* QUÉ SE PIDE:
Indica qué dos organizaciones de la sociedad civil nombra el fragmento del texto como ejemplos de protección a las personas en vulnerabilidad.

* FRAGMENTO DEL TEXTO:
+--

El principio de solidaridad es especialmente controversial, y esta semana no fue la excepción. En distintos medios, intelectuales y columnistas expresaron su interpretación sobre la solidaridad. Y es que se trata de un concepto equívoco, que dice presente en muchos espacios diferentes. Está en el día a día de las personas, en la generosidad o caridad humana; en la sociedad civil que protege a las personas en vulnerabilidad (Teletón, Hogar de Cristo); en la Vicaría que ocupó su mismo nombre para velar por el respeto de los derechos humanos; en el sistema de pensiones y en el sistema impositivo, donde se la suele asociar «más Estado» económicamente.

+--

Datos almacenados

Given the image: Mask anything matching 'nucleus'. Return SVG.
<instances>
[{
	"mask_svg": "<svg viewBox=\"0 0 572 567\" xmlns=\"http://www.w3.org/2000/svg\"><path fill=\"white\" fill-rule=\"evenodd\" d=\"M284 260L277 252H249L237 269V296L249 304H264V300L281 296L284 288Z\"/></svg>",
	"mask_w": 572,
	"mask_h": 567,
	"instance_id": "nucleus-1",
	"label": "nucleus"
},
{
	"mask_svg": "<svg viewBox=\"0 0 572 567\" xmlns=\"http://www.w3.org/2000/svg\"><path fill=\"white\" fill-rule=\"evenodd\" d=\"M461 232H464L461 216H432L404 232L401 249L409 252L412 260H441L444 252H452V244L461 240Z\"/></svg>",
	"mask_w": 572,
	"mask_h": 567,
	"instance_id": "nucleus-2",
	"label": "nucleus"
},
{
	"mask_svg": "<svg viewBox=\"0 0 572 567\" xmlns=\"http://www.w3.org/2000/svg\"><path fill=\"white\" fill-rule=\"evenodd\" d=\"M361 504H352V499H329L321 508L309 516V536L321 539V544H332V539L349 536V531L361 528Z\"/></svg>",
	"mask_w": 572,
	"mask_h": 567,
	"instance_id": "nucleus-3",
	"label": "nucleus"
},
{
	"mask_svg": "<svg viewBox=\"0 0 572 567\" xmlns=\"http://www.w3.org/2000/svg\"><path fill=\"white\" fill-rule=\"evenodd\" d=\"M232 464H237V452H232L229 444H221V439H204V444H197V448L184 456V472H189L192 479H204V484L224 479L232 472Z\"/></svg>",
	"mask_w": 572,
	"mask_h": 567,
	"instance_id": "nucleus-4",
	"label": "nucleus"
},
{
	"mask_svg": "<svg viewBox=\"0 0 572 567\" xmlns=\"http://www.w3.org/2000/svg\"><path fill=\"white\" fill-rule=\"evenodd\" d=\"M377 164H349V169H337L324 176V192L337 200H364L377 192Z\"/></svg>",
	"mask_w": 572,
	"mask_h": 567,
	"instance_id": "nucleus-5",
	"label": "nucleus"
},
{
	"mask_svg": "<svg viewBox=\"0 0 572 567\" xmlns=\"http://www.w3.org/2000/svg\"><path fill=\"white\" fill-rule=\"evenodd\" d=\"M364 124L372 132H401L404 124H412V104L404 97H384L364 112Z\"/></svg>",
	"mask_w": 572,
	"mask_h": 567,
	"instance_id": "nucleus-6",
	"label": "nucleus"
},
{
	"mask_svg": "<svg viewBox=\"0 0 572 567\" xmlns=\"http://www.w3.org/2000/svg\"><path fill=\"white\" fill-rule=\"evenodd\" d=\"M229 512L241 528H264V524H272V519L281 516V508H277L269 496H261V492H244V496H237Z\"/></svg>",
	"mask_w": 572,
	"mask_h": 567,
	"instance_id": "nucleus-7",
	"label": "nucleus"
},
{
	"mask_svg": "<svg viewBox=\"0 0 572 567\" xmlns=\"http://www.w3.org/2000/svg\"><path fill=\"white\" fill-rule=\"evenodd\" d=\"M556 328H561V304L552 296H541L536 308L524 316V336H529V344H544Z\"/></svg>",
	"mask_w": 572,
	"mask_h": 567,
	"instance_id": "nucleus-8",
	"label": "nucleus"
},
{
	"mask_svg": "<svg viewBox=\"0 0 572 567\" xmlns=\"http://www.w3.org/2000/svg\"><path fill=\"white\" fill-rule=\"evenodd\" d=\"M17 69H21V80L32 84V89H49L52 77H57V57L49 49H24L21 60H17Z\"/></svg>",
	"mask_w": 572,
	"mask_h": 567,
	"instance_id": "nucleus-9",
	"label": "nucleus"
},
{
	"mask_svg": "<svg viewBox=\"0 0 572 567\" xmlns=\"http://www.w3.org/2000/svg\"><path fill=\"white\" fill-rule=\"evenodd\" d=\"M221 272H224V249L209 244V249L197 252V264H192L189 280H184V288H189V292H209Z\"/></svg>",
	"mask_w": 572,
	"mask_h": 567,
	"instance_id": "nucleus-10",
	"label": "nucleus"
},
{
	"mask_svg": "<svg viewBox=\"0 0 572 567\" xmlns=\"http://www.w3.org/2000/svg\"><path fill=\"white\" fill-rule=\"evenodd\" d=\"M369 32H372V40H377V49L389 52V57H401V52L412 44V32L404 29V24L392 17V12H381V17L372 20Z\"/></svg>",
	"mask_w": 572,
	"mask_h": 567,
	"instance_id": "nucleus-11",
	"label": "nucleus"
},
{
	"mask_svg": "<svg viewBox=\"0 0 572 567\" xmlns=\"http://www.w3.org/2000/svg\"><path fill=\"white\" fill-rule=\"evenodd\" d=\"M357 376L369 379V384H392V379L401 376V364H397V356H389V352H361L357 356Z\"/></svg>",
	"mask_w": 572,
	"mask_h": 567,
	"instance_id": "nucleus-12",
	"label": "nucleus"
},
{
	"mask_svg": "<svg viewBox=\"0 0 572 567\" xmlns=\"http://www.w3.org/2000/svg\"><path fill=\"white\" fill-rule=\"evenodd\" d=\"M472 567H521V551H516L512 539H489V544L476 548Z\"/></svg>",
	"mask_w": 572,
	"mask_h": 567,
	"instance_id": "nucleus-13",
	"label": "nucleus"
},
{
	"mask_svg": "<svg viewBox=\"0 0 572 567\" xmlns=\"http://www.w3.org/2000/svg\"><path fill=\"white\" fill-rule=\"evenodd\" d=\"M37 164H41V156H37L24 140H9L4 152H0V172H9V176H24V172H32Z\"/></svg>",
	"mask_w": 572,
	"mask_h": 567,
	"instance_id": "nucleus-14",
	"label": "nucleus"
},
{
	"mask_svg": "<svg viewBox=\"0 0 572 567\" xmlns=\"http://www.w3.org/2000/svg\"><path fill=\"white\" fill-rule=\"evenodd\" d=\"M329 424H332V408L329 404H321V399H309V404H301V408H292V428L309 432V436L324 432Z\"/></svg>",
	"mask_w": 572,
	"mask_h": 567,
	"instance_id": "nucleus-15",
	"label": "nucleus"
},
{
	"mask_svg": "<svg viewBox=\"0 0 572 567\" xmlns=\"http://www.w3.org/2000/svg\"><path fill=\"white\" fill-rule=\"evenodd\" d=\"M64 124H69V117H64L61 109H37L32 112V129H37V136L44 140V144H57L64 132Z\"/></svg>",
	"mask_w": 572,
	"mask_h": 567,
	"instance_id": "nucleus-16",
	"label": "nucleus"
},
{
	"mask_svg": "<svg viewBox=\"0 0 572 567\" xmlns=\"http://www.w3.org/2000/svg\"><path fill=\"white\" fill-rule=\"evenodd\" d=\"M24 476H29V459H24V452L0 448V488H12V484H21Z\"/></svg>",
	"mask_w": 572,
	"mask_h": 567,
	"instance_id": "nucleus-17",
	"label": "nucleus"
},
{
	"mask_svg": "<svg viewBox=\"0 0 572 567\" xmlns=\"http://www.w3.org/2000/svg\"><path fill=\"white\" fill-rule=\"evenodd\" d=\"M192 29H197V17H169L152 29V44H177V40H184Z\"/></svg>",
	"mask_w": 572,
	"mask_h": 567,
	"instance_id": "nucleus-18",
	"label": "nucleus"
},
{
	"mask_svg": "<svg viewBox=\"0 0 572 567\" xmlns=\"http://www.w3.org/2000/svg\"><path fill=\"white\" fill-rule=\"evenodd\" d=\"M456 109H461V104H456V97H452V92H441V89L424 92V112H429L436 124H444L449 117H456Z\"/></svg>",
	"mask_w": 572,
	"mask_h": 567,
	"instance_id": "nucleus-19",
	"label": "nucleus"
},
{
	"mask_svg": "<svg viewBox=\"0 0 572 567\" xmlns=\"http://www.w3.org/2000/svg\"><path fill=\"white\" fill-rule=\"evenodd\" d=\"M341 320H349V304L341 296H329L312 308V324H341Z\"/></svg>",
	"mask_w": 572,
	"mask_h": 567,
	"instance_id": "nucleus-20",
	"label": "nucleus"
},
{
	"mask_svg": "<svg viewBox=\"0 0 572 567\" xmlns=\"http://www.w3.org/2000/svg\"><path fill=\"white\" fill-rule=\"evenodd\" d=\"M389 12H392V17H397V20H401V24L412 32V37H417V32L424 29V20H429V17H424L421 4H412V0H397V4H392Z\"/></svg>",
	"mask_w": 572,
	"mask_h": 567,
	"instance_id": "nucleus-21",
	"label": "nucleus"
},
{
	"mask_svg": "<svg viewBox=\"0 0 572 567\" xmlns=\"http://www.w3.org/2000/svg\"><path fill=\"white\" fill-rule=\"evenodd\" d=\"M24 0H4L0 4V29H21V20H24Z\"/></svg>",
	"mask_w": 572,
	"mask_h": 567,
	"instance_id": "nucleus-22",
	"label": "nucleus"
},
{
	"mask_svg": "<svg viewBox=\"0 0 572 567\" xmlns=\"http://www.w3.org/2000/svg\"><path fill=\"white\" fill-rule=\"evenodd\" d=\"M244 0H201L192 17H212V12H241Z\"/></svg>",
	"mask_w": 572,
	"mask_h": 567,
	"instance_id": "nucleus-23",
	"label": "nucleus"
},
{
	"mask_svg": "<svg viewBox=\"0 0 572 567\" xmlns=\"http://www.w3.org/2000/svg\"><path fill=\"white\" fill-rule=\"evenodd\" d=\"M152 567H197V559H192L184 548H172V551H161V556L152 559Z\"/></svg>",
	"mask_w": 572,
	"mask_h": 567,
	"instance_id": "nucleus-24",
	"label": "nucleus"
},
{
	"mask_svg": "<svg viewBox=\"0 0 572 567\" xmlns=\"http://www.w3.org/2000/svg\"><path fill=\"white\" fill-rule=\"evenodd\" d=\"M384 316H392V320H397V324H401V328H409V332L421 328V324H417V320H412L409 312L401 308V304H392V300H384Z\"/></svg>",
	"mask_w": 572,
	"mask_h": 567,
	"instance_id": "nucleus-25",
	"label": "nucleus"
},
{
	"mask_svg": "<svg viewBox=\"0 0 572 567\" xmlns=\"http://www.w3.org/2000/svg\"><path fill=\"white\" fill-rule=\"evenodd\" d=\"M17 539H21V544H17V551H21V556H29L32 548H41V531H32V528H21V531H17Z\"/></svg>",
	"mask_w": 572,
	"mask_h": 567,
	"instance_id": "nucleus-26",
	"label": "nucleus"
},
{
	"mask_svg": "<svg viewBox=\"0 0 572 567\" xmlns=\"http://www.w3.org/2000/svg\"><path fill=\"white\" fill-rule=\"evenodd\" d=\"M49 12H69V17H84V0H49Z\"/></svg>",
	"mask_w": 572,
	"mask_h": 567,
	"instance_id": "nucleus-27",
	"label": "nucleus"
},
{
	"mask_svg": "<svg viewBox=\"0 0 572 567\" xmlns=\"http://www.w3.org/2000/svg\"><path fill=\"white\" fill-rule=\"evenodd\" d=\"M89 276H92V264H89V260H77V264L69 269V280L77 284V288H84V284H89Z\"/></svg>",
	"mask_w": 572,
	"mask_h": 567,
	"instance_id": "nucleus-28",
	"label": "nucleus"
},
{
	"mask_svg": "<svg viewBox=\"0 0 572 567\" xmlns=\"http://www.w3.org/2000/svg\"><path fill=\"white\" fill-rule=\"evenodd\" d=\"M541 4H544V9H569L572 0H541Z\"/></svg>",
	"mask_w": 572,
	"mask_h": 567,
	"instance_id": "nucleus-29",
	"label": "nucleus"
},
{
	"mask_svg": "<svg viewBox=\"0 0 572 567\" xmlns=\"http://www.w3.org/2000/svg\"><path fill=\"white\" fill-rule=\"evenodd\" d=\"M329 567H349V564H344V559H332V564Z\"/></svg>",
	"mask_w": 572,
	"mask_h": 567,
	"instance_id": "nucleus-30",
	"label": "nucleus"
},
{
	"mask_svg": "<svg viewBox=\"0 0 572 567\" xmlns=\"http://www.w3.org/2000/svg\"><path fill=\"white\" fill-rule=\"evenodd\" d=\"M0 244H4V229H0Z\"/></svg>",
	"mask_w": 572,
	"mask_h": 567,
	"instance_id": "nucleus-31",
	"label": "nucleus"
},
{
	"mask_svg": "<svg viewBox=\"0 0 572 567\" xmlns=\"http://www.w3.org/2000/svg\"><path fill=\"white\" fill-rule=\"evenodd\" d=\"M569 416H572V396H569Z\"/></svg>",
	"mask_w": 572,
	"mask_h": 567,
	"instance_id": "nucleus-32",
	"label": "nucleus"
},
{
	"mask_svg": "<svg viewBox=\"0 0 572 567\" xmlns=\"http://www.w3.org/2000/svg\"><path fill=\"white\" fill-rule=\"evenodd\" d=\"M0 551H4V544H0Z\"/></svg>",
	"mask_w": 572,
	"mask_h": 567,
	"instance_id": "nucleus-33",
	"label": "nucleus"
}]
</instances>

+--

* RESULTADO DEL EJERCICIO:
Teletón y Hogar de Cristo.